BlackRock Inc. will invest $550 million of client money into Occidental Petroleum Corp.’s Stratos project, which will be the world’s largest plant capturing carbon dioxide directly from the air.
BlackRock’s diversified infrastructure business signed an agreement through one of its funds to form a joint venture with Occidental’s 1PointFive subsidiary that will own Stratos, the companies said Tuesday. Occidental shares climbed as much as 1.7% in after-hours trading.
The BlackRock investment represents about 40% of the project’s total $1.3 billion cost, making it one of the largest investments in direct air capture to date. It also means Occidental’s share of the cost is reduced, freeing up capital for its Permian Basin oil and gas operations.
Stratos is designed to pull 500,000 tons of carbon dioxide out of the air each year — roughly equivalent to the emissions from 1 million barrels of oil — and then bury the planet-warming gas underground, generating carbon removal credits. Companies including Amazon.com Inc. and Airbus SE have already agreed to buy some of these credits to offset their emissions. The project, which is expected to start up in 2025, is currently under construction in Ector County in West Texas and is 30% complete.
Read more: Occidental Sees More Carbon Uses from World’s Biggest Plant
Occidental said it’s receiving strong demand for the credits, which are seen as higher quality than other types of carbon offsets that rely on complicated and dubious emissions accounting. The company is targeting revenue of $580 to $810 a ton from Stratos, with about of that $180 coming from tax breaks from the Inflation Reduction Act. That compares with costs of $400 to $500 a ton, which Occidental expects to fall as more plants are built.
Demand for carbon-removal credits may increase in the coming years as airline operators seek ways of offsetting their emissions, Occidental said. They are “expected to cost less” than reducing emissions by using sustainable aviation fuel, the company said.
“This joint venture demonstrates that direct air capture is becoming an investable technology, and BlackRock’s commitment in Stratos underscores its importance and potential for the world,” Chief Executive Officer Vicki Hollub said in the statement.

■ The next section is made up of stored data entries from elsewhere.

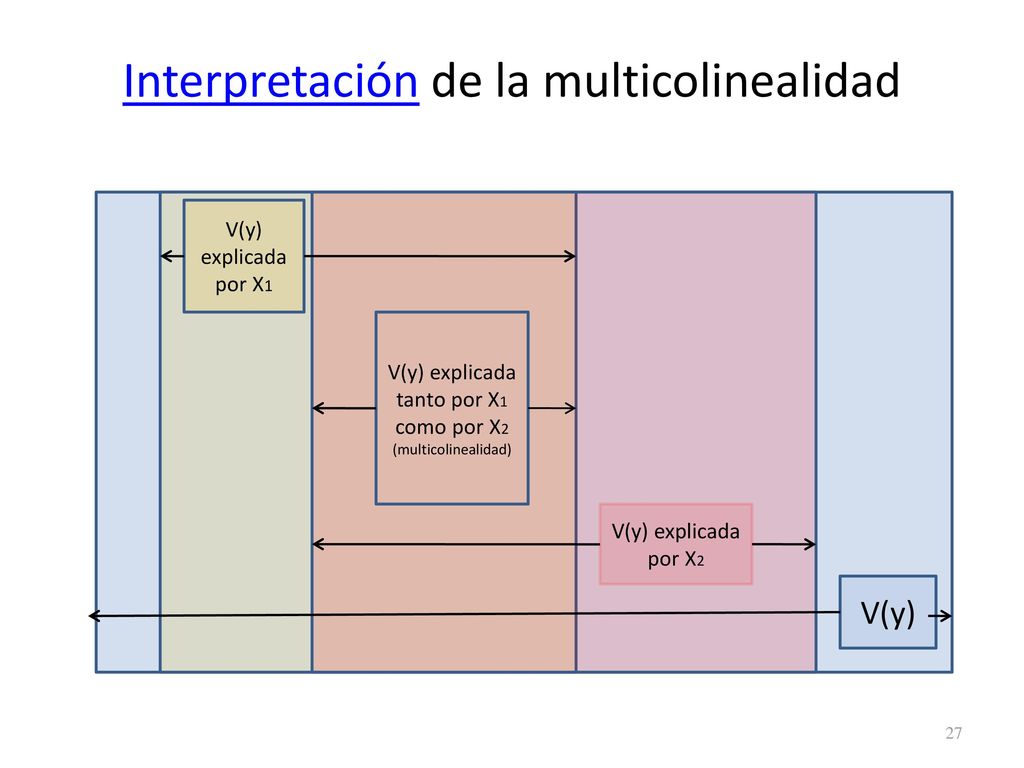 Interpretación de la multicolinealidad

V(y) explicada por $X_1$

V(y) explicada tanto por $X_1$ como por $X_2$ (multicolinealidad)

V(y) explicada por $X_2$

V(y)

27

The project isn’t without risk. Stratos will have more than 100 times the capacity of the Orca plant run by Climeworks AG in Iceland, the only other industrial-scale direct air capture plant in the world. And some of the CO2 captured by Stratos may be injected into old oil reservoirs to produce more crude, a proposal that has drawn the ire of environmentalists.
About 90% of the captured CO2 will be available for sales of carbon-removal credits, Occidental said Tuesday.
For BlackRock, the joint venture is also a major investment in Texas, where the money manager has faced about two years of backlash from Republican politicians for supporting ESG and sustainable investment funds. Lone Star state lawmakers have alleged the company boycotts the oil and gas industry and have moved to restrict investments by state and local agencies in BlackRock shares and the company’s funds.
The company has sought to rebut the allegations by touting its investment in the energy industry, and last year BlackRock said its clients have invested more than $300 billion in Texas. The carbon capture project will employ more than 1,000 people during construction and as many as 75 once operational, the companies said.
“I’m a big believer that the multibillion-dollar success stories of the next few decades are going to be written in the energy sector,” BlackRock CEO Larry Fink said in a statement. “They’re going to be companies that invest in technologies like direct air capture.”
(Updates with shares in second paragraph, details throughout.)